Time to Restore Service(サービス復旧時間)とは?
サービス復旧時間は、本番環境での障害から回復するのにかかる時間 - サービスが劣化した瞬間から再び正常になる瞬間まで - を測定する DORA メトリクスです。
完全に信頼できるシステムは存在しないため、DORA はどれだけ頻繁に障害が起きるかだけでなく、どれだけ速く回復するかも問います。サービス復旧時間はレジリエンスをスピードの問題として捉え直します。勝つチームは決して壊れないチームではなく、素早く修復するチームです。
何を測定するのか
サービス復旧時間は、本番障害の継続時間 - 検知(または発生)からサービスが通常運用に復旧するまで - を追跡します。これはチームがプレッシャーの下で問題をどれだけうまく検知、診断、修復できるかを反映するため、運用の成熟度を示す重要な指標です。
なぜ速い回復が最も重要なのか
障害は避けられないため、素早く回復する能力は障害頻度をゼロに減らすことよりも重要であることが多いです。

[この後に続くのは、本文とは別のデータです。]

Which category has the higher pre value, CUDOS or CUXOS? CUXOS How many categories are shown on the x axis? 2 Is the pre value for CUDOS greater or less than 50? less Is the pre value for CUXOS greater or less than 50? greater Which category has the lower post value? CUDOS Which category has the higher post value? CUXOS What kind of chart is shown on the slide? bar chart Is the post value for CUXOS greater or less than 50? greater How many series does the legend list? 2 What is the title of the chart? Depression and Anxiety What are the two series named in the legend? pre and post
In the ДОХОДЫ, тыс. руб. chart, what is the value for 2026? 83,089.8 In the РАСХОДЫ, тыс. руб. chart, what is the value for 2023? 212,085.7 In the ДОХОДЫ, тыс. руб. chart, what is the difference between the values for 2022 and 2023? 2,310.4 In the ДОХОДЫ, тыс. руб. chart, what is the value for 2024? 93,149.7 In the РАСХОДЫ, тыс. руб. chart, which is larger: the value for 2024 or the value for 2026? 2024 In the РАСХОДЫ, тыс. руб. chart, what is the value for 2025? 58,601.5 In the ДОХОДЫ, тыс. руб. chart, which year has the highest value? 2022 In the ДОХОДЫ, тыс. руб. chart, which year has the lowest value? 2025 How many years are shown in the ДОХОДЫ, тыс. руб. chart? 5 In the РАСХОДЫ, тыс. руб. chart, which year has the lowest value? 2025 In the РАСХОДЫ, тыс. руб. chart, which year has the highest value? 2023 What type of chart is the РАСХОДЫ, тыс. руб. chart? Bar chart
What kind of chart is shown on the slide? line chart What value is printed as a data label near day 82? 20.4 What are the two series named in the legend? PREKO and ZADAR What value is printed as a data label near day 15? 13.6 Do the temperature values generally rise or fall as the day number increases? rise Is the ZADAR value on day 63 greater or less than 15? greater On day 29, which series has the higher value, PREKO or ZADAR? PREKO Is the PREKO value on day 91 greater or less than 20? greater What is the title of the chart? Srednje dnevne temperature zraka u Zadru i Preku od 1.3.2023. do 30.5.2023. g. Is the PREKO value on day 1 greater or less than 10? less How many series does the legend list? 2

数分でサービスを復旧できるチームは、たとえ障害の頻度が低くても数時間かかるチームよりも、時折のインシデントにはるかにうまく耐えられます。
何がそれを短縮するのか
優れたオブザーバビリティを通じて問題を早期に検知し、明確なテレメトリと runbook で診断し、速い rollback や feature flag のような安全で十分に練習された仕組みで修復できるとき、回復は速くなります。deploy と rollback の pipeline が速く信頼できるほど、このメトリクスは低くなります。
ロールバックとフィーチャーフラグ
最も大きなてこは、多くの場合、変更を素早く元に戻す能力です。自動化された rollback と feature flag により、チームは前方修正を急いで出荷する代わりに、悪い変更を数秒でオフにでき、サービスが損なわれる時間を劇的に短縮します。
練習が現実にする
回復のスピードは練習しなければ衰えるスキルです。インシデント対応をリハーサルし、game day を実施し、chaos engineering を行うチームは回復の筋肉を強く保つため、実際のインシデントが起きたとき、対応は場当たり的ではなく落ち着いて速くなります。
重要なポイント
- サービス復旧時間は、本番障害からどれだけ速く回復するかを測定します。
- 障害は避けられないため、速い回復はまれな障害よりも重要であることが多いです。
- オブザーバビリティ、ロールバック、feature flag、リハーサル済みの対応がすべてこれを短縮します。